Education as a community of practice?

Just been re-visiting some of the Communities of Practice literature, which is having something of an impact on ideas about teaching and learning in post-compulsory education. Jean Lave and Etienne Wenger (1991 ), and then Wenger (1998) suggest that ‘formal’ learning, isolated within the institution, separates knowledge from the whole set of processes in which it is normally embedded. Instead they analyse work-based activities (as in an apprenticeship) and argue that this way of learning is not – as it is often portrayed -merely a simple process of acquiring specifics through observation and imitation, to be set against, and inferior to formal instructional learning as verbal abstraction and reflection.

Rather it offers a form of learning through doing which is not just observing a task, but participating at the edges of a whole process – both absorbing and being absorbed by – the culture of practice. In this process understanding and practice are developed through simultaneous interaction. Thus learning becomes visualised as more like a journey through time, moving from the ‘legitimate periphery’ of a subject community to becoming a full ‘member’ of it.
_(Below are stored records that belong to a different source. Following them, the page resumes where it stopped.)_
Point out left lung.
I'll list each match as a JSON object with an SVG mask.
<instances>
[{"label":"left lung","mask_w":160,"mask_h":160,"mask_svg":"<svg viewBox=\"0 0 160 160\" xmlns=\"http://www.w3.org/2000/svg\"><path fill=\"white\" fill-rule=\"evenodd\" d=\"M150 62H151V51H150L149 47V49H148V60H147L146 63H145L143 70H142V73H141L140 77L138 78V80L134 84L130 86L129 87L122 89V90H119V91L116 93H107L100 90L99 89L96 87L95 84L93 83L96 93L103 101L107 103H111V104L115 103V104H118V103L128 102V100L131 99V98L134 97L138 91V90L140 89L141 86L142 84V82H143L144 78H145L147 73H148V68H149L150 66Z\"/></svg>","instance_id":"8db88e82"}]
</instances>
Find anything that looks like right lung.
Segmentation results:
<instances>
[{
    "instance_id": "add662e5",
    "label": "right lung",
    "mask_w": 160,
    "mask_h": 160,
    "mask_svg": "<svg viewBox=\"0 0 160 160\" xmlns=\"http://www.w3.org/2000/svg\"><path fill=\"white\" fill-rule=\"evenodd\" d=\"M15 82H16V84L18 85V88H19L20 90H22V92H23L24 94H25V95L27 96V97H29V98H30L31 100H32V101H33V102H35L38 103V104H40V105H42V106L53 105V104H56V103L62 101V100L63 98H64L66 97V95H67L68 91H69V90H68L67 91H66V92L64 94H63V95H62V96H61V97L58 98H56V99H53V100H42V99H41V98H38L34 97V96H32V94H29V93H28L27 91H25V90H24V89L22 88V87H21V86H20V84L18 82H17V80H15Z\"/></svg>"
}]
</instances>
This reminded me of the debate we had both within and outside the confines of the e-revolution book;  how should students be ‘conceptualised’? Are they consumers, customers, clients, members or what? At the JISC conference earlier in the year I met David Donald from Glasgow Caledonian, who argued persuasively that students should be thought of as members of the academic community.  He writes here in an article entitled Language Matters that:

“….even in a ‘commercialist’ ‘economistic’ narrative the notion of ‘customer’ is unfortunate.  From this perspective are the students we graduate consumers, producers or products?  If education is investment then students are a ‘producer good’.  The customer (businesses and other organisations) has to be the final evaluator of the nature and quality of the goods.  They are the demand side.  The university or college is the supply side.  It has to assure quality and ensure the relevance of the product for the market.  The customer does not pay the producer directly — but immediate ‘employability’ is the goal. Relevant content and specific and general skills are the desirable characteristics.

 The relationships we seek to induce are longer term and more profound than is captured by the notion of customer.  Students are not passive recipients of services but co-creators in an active learning environment.  The university is the learning environment and students (in a community with others) are constituent members of the institution.”